Text -> turn into numbers -> build a model -> train the model to find patterns -> use patterns (make predictions)
Talk is cheap, show the code only.
# Check for GPU
!nvidia-smi -L
# Import series of helper functions for the notebook
from helper_functions import unzip_data, create_tensorboard_callback, plot_loss_curves, compare_historys
下载和解压数据。
# Download data (same as from Kaggle)
!wget "https://storage.googleapis.com/ztm_tf_course/nlp_getting_started.zip"
# Unzip data
unzip_data("nlp_getting_started.zip")
数据读取和可视化。
# Turn .csv files into pandas DataFrame's
import pandas as pd
train_df = pd.read_csv("train.csv")
test_df = pd.read_csv("test.csv")
train_df.head()
The data includes: id, keyword, location, text, target
# Shuffle training dataframe
train_df_shuffled = train_df.sample(frac=1, random_state=42) # shuffle with random_state=42 for reproducibility
train_df_shuffled.head()
frac means 100% of the datas.
# How many examples of each class?
train_df.target.value_counts()
# How many samples total?
print(f"Total training samples: {len(train_df)}")
print(f"Total test samples: {len(test_df)}")

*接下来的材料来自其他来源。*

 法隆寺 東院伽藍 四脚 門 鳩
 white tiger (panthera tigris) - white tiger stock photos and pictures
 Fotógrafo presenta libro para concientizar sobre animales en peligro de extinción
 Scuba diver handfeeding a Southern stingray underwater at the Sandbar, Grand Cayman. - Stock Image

print(f"Total samples: {len(train_df) + len(test_df)}")
Visualize!
# Let's visualize some random training examples
import random
random_index = random.randint(0, len(train_df)-5) # create random indexes not higher than the total number of samples
for row in train_df_shuffled[["text", "target"]][random_index:random_index+5].itertuples():
_, text, target = row
print(f"Target: {target}", "(real disaster)" if target > 0 else "(not real disaster)")
print(f"Text:\n{text}\n")
print("---\n")
将 text 和 target 转化为 numpy array 格式并进行数据的分割,方便后续使用。

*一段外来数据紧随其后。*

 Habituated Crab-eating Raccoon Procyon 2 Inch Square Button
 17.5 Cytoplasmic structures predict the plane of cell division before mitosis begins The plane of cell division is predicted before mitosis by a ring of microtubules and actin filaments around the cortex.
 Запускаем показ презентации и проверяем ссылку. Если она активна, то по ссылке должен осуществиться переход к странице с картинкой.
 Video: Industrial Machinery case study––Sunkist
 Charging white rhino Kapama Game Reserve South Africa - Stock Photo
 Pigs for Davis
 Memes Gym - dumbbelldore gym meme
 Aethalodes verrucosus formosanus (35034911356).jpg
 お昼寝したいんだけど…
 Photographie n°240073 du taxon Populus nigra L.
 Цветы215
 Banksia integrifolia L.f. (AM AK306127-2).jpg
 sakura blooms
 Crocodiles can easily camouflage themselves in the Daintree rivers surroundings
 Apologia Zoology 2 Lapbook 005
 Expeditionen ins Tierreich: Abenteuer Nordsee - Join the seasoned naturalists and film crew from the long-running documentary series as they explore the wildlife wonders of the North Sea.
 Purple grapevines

from sklearn.model_selection import train_test_split
# Use train_test_split to split training data into training and validation sets
train_sentences, val_sentences, train_labels, val_labels = train_test_split(
train_df_shuffled["text"].to_numpy(),
train_df_shuffled["target"].to_numpy(),
test_size=0.1, # dedicate 10% of samples to validation set
random_state=42
) # random state for reproducibility
# Check the lengths
len(train_sentences), len(train_labels), len(val_sentences), len(val_labels)
# View the first 10 training sentences and their labels
train_sentences[:10], train_labels[:10]
Tokenization,我还是很喜欢Daniel的解释,很简洁简单好懂。分词技术,以下几种:
Embedding,嵌入。是一个单词的向量表示。可以自己训练得到,也可以用pre-trained的嵌入层。
向量之间的相似度使用余弦相似度度量。
嵌入矩阵和上下文矩阵:
嵌入矩阵(Embedding Matrix)是将离散的词汇或类别映射到低维连续向量空间的矩阵。在自然语言处理中,通常使用词嵌入技术,将每个单词表示为一个固定长度的向量。这些向量在嵌入矩阵中进行存储,每行对应一个单词的嵌入。

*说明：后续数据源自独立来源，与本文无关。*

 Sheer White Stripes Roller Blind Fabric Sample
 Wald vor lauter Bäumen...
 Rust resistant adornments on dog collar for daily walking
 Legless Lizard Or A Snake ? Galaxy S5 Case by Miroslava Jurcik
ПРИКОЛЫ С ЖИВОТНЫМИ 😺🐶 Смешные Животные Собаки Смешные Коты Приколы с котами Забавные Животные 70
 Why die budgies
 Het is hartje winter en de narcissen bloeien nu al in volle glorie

上下文矩阵(Context Matrix)是用来表示某种上下文的矩阵。上下文可以是一个句子、一个文档,或者其他一些序列数据。这个矩阵捕捉了序列中的信息,并可用于下游任务,如情感分析、命名实体识别等。
这两个矩阵之间的关系在自然语言处理中非常密切。在很多任务中,嵌入矩阵用来将单词映射到向量空间,而上下文矩阵则用来表示单词所处的上下文信息。嵌入矩阵可以视为上下文矩阵的一部分,因为它包含了单词的语义信息,而上下文矩阵则更广泛地表示了整个序列的语义。
在深度学习模型中,通常会将嵌入矩阵作为模型的一部分,在训练过程中学习得到,以便模型能够更好地理解输入数据。上下文矩阵则可能由嵌入矩阵以及其他模型的隐藏状态等信息组成,用来表示更高级的语义和序列信息。
TextVectorization类的输出结果是经过向量化处理后的文本数据。这个类可以将输入的原始文本数据转换成数值化的表示,使其可以被深度学习模型所理解和处理。
输出结果通常是一个向量,其长度与词汇表的大小相同,每个位置对应一个词汇表中的单词或子词。每个位置上的值表示对应单词在文本中出现的次数、TF-IDF值或者其他形式的权重。
例如,如果有一个词汇表包含了单词 “cat”、”dog” 和 “bird”,那么一个包含 “cat” 和 “dog” 的句子可能被向量化为 [1, 1, 0],其中第一个位置对应 “cat”,第二个位置对应 “dog”,第三个位置对应 “bird”。
一个普通的分词模型:
import tensorflow as tf
from tensorflow.keras.layers import TextVectorization
# Use the default TextVectorization variables
text_vectorizer = TextVectorization(max_tokens=None, # how many words in the vocabulary (all of the different words in your text)
standardize="lower_and_strip_punctuation", # how to process text
split="whitespace", # how to split tokens
ngrams=None, # create groups of n-words?
output_mode="int", # how to map tokens to numbers
output_sequence_length=None) # how long should the output sequence of tokens be?
# pad_to_max_tokens=True) # Not valid if using max_tokens=None
但是需要找到句子的平均长度:这里的结果是15,也就是句子的长度大约是15个单词。
# find avarage number of tokens in training tweets
round(sum([len(i.split()) for i in train_sentences]) / len(train_sentences))
根据这个数据我们可以有自己的custom分词模型:
# Setup text vectorization with custom variables
max_vocab_length = 10000 # max number of words to have in our vocabulary
max_length = 15 # max length our sequences will be (e.g. how many words from a Tweet does our model see?)
text_vectorizer = TextVectorization(max_tokens=max_vocab_length,
output_mode="int",
output_sequence_length=max_length)
将这个分词模型实例应用于训练数据:使用adapt方法,这相当于是拟合了一个分词模型。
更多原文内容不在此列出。